Así, esa noche parrandeamos, comimos, bebimos, cantamos y también lloramos, recordando a nuestro compañerito de parrandas, el «Gavilán Dorado” -Nelson Escalona Hernández, a Norberto Romero, a Poncho López, el “rey de los bajos” y a Rafael Salas, cuando puso el acordeón en la canción que más éxito le dio después del Hachero, llamada “El sentido de mi vida”. En ella, Octavio Daza, con la filosofía de sus letras, me enseñó a seguir caminando, a pesar de los retos que el mundo nos muestra con su montaña de sufrimientos, cuando dice:
“No se puede medir la altura de una montaña / Por los sufrimientos que nos ocasionen, tratar de escalar su cima”.
Así Moscote ganó tres veces el concurso de canción inédita en el festival vallenato con: “El hachero” de Nicolás Maestre, “Soy vallenato” de Alonso Fernández Oñate y “Rio Badillo” de Octavio Daza.
Pero no alcanzo a subir la montaña del éxito comercial porque murió en Valledupar víctima de una pancreatitis, cuando transitaba por sus primeros años en 1982.
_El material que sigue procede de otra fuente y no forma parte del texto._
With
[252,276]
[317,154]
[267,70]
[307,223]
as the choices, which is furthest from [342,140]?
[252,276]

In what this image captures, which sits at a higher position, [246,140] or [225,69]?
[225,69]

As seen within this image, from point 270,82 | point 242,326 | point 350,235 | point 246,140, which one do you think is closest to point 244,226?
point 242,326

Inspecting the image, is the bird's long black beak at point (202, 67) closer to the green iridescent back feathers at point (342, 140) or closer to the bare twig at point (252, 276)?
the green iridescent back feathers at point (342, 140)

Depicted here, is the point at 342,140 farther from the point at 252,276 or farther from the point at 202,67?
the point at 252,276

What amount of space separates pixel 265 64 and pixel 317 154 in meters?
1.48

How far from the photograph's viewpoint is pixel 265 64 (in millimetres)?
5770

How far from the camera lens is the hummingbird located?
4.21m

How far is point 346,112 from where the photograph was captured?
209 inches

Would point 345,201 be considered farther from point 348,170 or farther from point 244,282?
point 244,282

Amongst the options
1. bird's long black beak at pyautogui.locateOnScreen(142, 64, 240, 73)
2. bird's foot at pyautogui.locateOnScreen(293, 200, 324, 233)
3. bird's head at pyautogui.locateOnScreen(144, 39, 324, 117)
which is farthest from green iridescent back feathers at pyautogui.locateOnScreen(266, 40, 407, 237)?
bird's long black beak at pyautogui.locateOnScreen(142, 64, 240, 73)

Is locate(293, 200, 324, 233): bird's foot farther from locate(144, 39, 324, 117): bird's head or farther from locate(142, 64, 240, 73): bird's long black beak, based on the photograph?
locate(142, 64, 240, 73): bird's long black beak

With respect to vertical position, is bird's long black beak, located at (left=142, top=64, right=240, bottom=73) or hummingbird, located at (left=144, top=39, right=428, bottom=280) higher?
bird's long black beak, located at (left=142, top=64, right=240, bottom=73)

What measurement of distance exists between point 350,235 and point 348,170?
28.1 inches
Hoy, en una alternancia que anuncia la salida de un encierro pandémico, la magia de muchas añoranzas me entregó en un Déjà vu, la oportunidad de saldar una noble deuda que tenían mis letras con la memoria de ese gran amigo: Armando G Moscote y con Petra Arias, esa matrona de la vallenatía cañahuatera, porque ellos siempre estarán en los caminos de mi nostalgia… ¡Que vaina!
PD:
Déjà vu:- «término usado para describir al fenómeno de tener la sensación de que un evento que experimentamos en la actualidad, ya lo vivimos en el pasado».